Question

Identify the product Z in the following reaction
\[{C_6}{H_5}N{H_2} \overset{(Ac)_{2}O}{\rightarrow} X \overset{Br_{2}/CCl_{4}}{\rightarrow} Y \overset{HOH}{\rightarrow} Z\]
A. p-Bromoaniline
B. p-Bromoacetophenone
C. o-Bromoacetophenone
D. o-Bromoacetonilide

Answer 1

Hint: The reaction takes place in three steps. In the first step acetylation takes place, in the second step bromination takes place in presence of carbon tetrachloride and in the third step hydrolysis takes place to form the final product Z.

Complete Step by Step Solution:
In the first step, aniline reacts with acetic anhydride to form an acetylated compound known as N-phenylacetamide. Acetylation is a reaction where an acetyl group is introduced to the reactant. In the first step, the amine is getting converted to an amide.

In the second step, N-phenylacetamide reacts with bromine in presence of carbon tetrachloride to form N-(4-bromophenyl)acetamide. The reaction is known as a bromination reaction where bromine is added to the para position of the reactant.

In the third step, N-(4-bromophenyl)acetamide undergoes hydrolysis to form 4-bromobenzenamine or P-Bromoaniline. Hydrolysis is a reaction where one of the reactants. Here, the amide group is again converted to an amine group.

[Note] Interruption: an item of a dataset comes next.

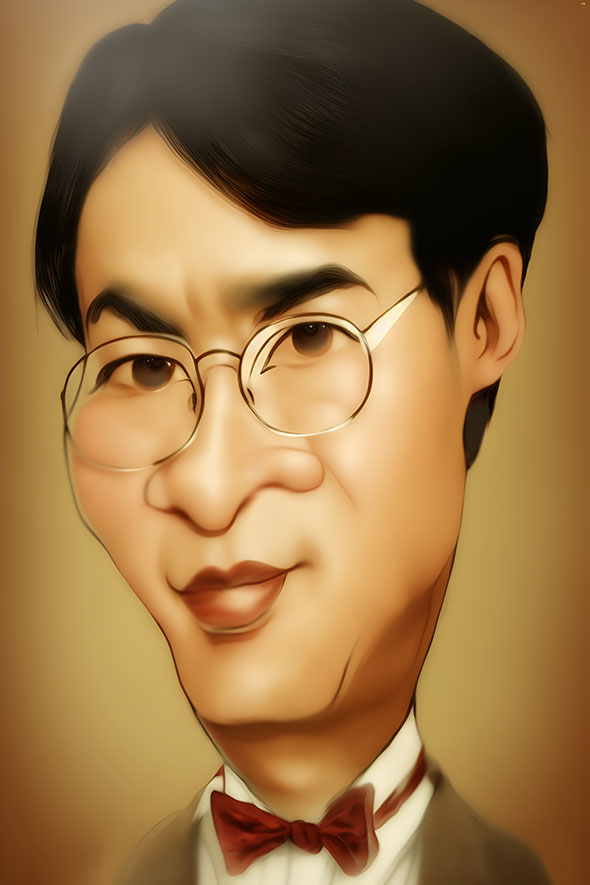 chenzhiyuan-2.jpg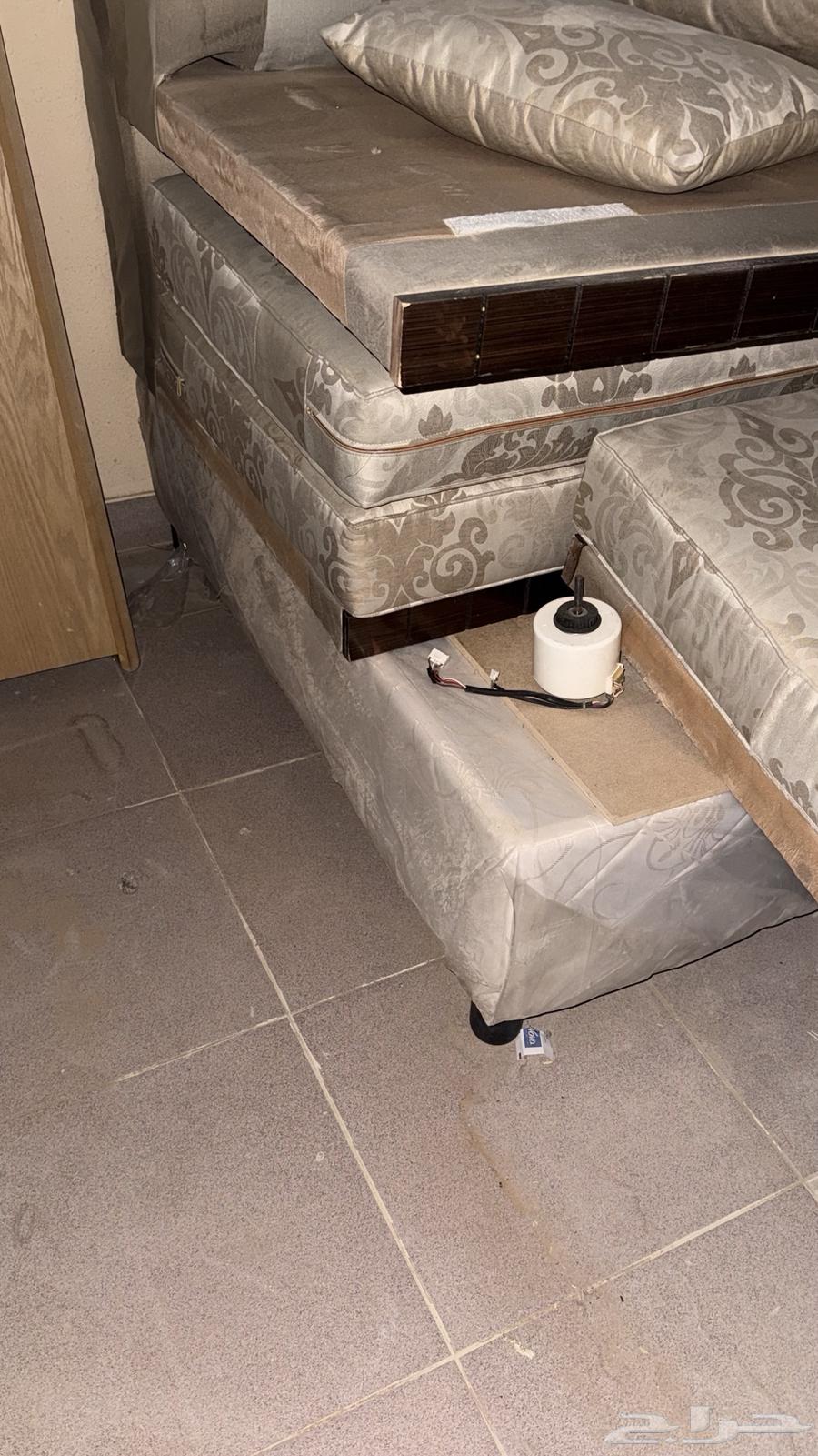 Session64388468399875110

Image: Formation of P-Bromoaniline
Thus, X is N-phenylacetanamide, Y is N-(4-bromophenyl)acetamide, Z is p-bromoaniline.
Therefore the correct option is A.

Note: It should be noted that aniline is an o- and p- directing group. The lone pair of electrons present in the amine group is delocalised by the resonance with the benzene ring forming a negative charge at the ortho and para position in the resonating structure. Ortho and para directing groups are generally electrons donor whereas the meta directing groups are electron acceptors.